Fonterra says its scientists are only scratching the surface of finding new benefits from dairy, as an international study claims the dairy industry will feel "most acutely" an enormous transformation of the global food and beverage sector in the next 10 years.
New research by Sweden's Lund University and global food processing and packaging heavyweight Tetra Pak offers four scenarios for what the dairy value chain might look like in 2030, all of which show cows remaining contributors but with increasing input from plants and laboratories.
The study authors say all four scenarios, from "dairy evolution" (a future with no new big surprises) to "brave new food" (where 50 per cent is lab-grown) are plausible and very different - but all have points in common.
"Large, efficient dairy manufacturers without close farming ties (cooperative model) may be more flexible than other manufacturers.
"Far-sighted food conglomerates may have smart investment strategies that cover more than one technological approach.
"Food entrepreneurs (niche manufacturers) will have opportunities to provide relevant innovations and value propositions."
Fonterra, New Zealand's biggest company by revenue and the world's sixth-largest dairy company, is a farmer-owned cooperative.
The study says the reality may vary in one or more markets, or globally.
But two critical dimensions would impact the dairy industry's development - technology transition and socio-environmental forces.
"Dialogue and collaboration - and applying flexibility to plan accordingly in order to handle the next 10 years as the dairy industry evolves - will be key to success."
The full findings of the 18-month study over 2018 and 2019 will be published on October 8.
The study involved the US, UK, China, India, Nigeria and Brazil markets with the full project focus on the first four countries.
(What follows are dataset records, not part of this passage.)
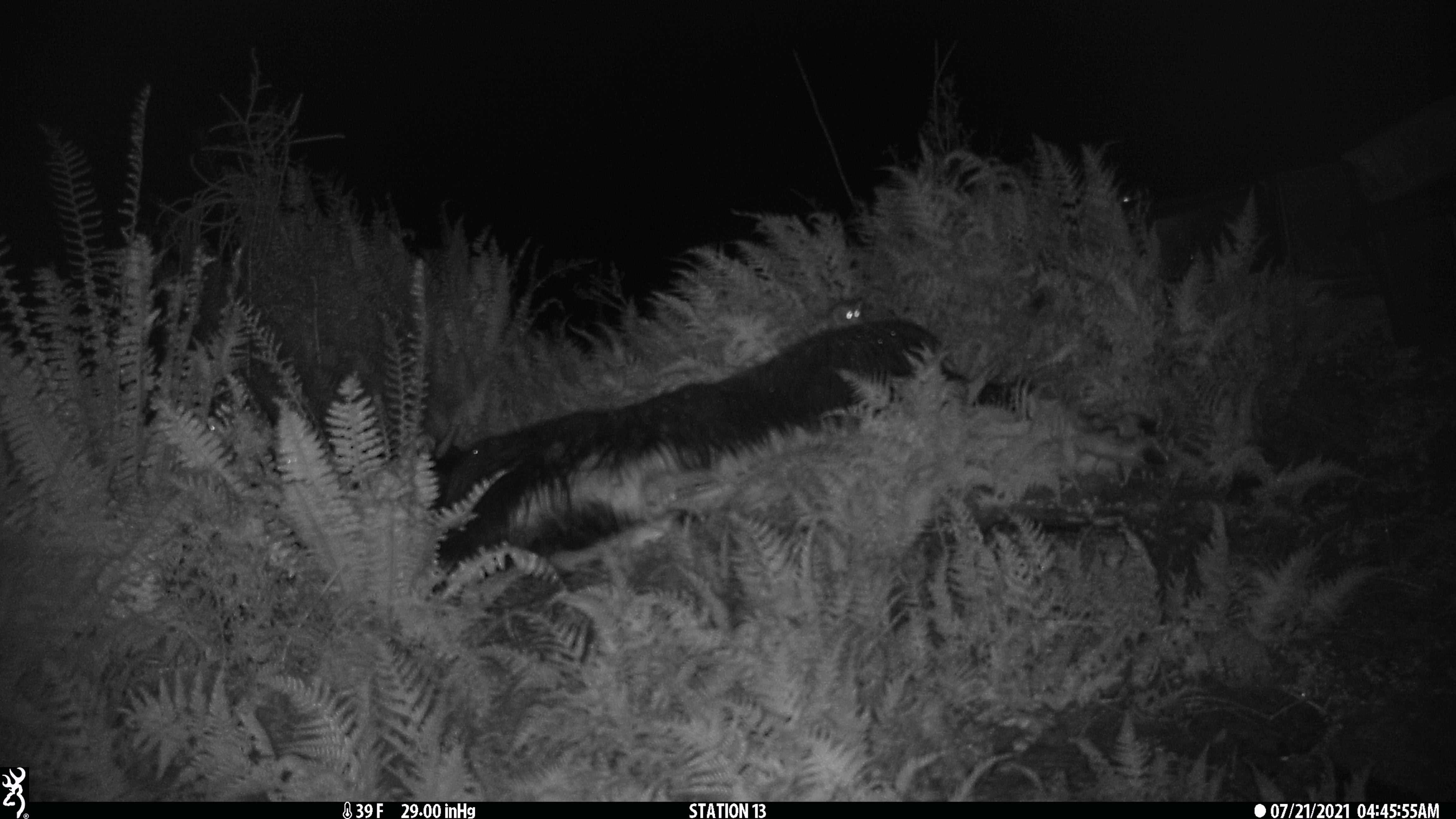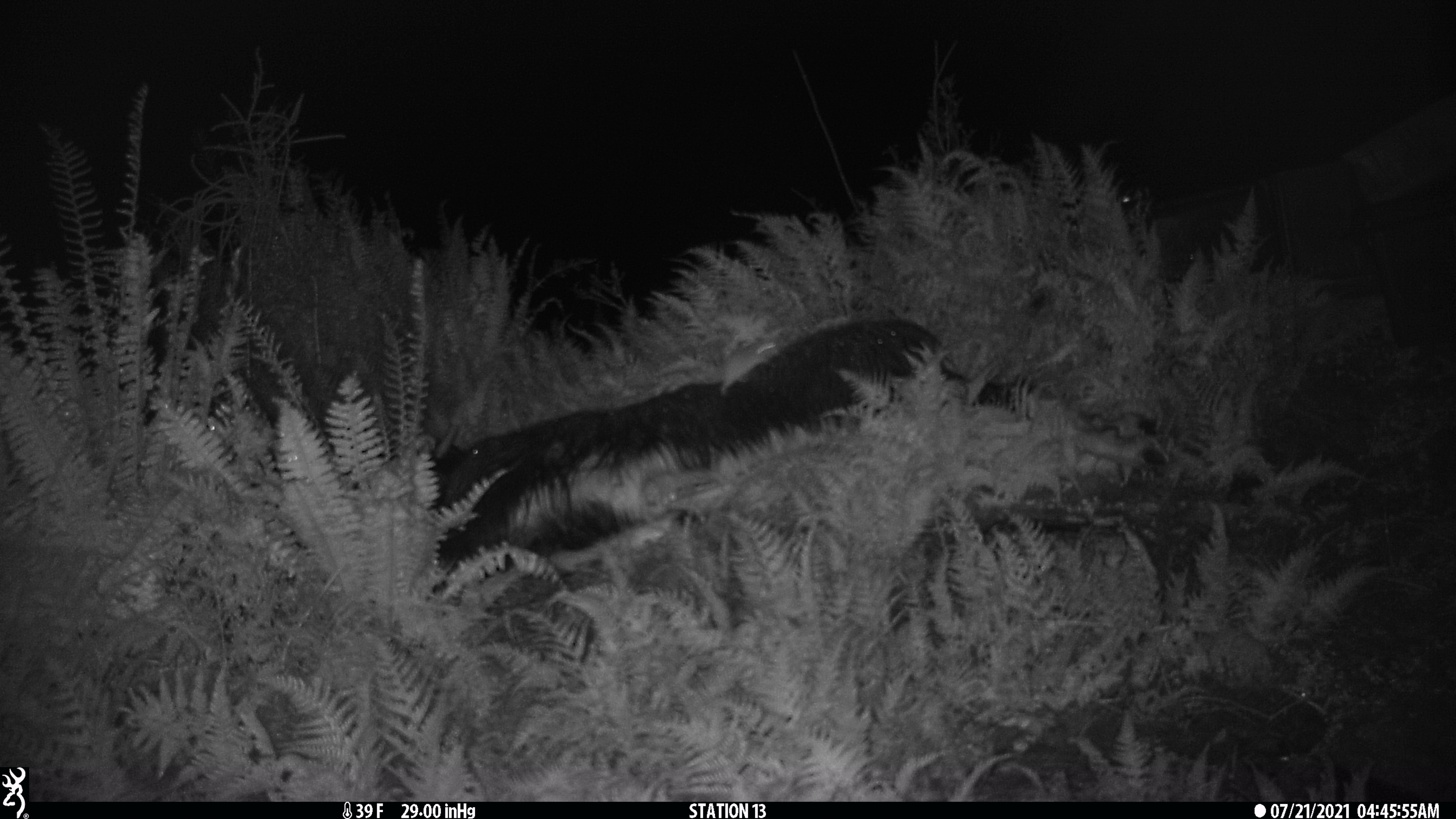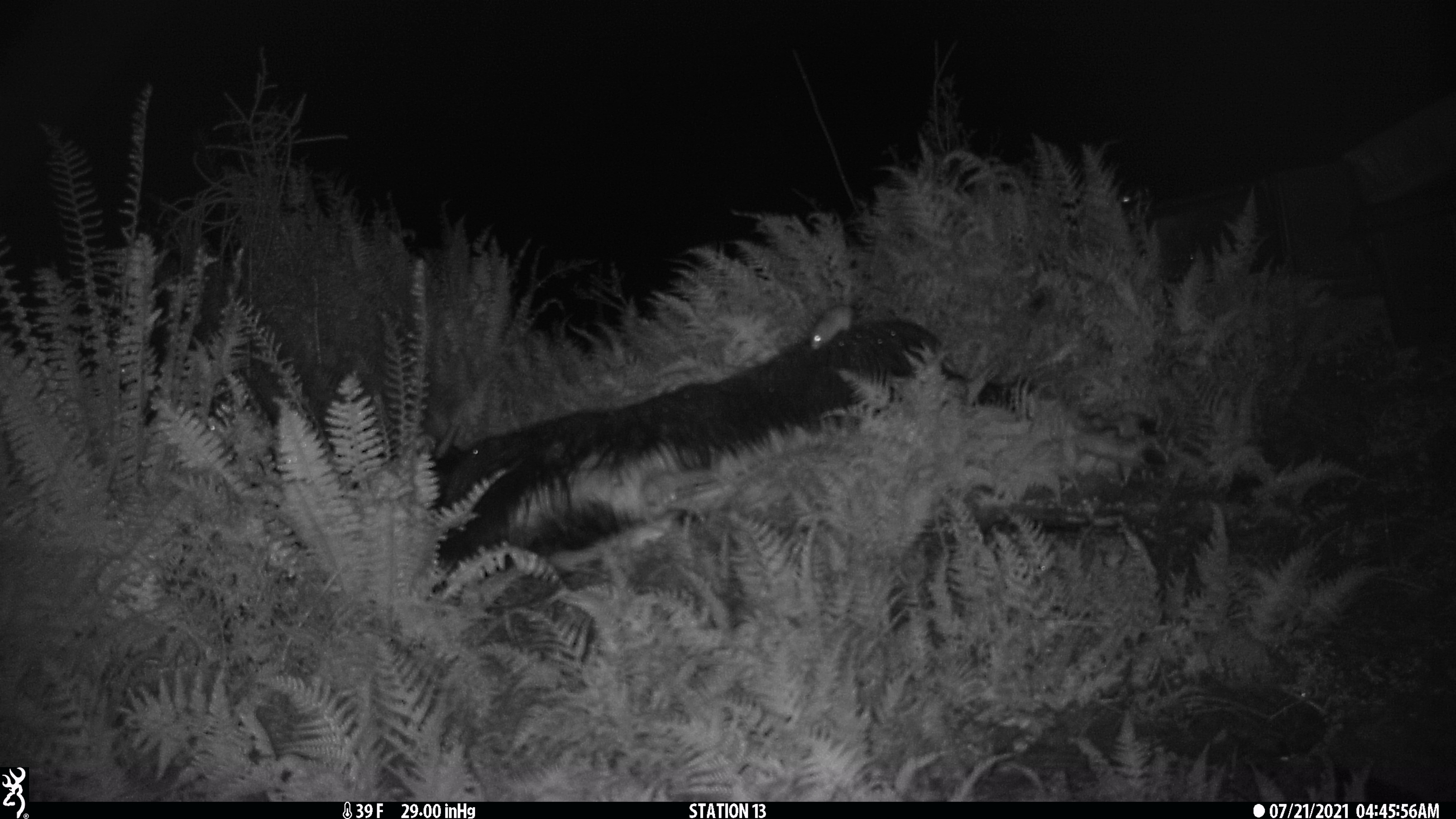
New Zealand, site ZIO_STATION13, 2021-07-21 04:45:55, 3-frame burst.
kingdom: Animalia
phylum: Chordata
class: Mammalia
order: Rodentia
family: Muridae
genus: Rattus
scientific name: Rattus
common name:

The four scenarios are: "dairy evolution", 85 per cent cow-based with current trends continuing and only incremental changes; "green dairy", 60 per cent cow-based and marked by strong socio-environmental restrictions, with an industry focus on reducing its carbon footprint and low technological transition; "new fusion", 40 per cent cow-based, 35 per cent lab-grown and dominated by technologies and processes with novel combinations of proteins from different sources; "brave new food", 20 per cent cow-grown and 50 per cent lab-grown, combining strong socio-environmental restrictions and high technology transition with artisanal and premium dairy and cheese continuing to thrive.
Very few mega-factory farms remain in the "brave new food" scenario.
Fonterra chief science and technology officer Jeremy Hill said the relative contributions of dairy cow, plant and lab-grown nutrition was debatable but Fonterra was working to ensure it was well-positioned to fit with any of "these extremes".
"We are embracing the opportunities for our pasture-fed New Zealand dairy and at the same time have a team looking at the potential of technology-based and plant-based sources of nutrition that can complement dairy.
"In each of the scenarios, cow-based dairy remains a primary source of nutrition so it is a case of "and" not either/or, which has been part of our thinking and strategy for some time."
Hill said New Zealand produced only 2 per cent of the world's milk but it was in demand and highly valued.
Also, its unique combination of nutrients for bone, immunity, nervous system and eye function and health was produced at a third of the global average emissions per litre of milk.
These claims were supported by a peer-reviewed paper published early this year in the Journal of Dairy Science covering an eight-year study of emissions from Fonterra's dairy farms throughout the country.
"We agree with the conclusions ... that dialogue and collaboration and applying flexibility will be key to addressing challenges and capturing the opportunities over the next 10 years and beyond.
"As a cooperative we often talk about the untapped potential of milk because our scientists are finding new benefits from dairy all the time - we've only scratched the surface."
Hill said the goodness of New Zealand milk gave Fonterra confidence it would play an important role in feeding the world's growing population - which by 2030 would mean another one billion mouths to feed.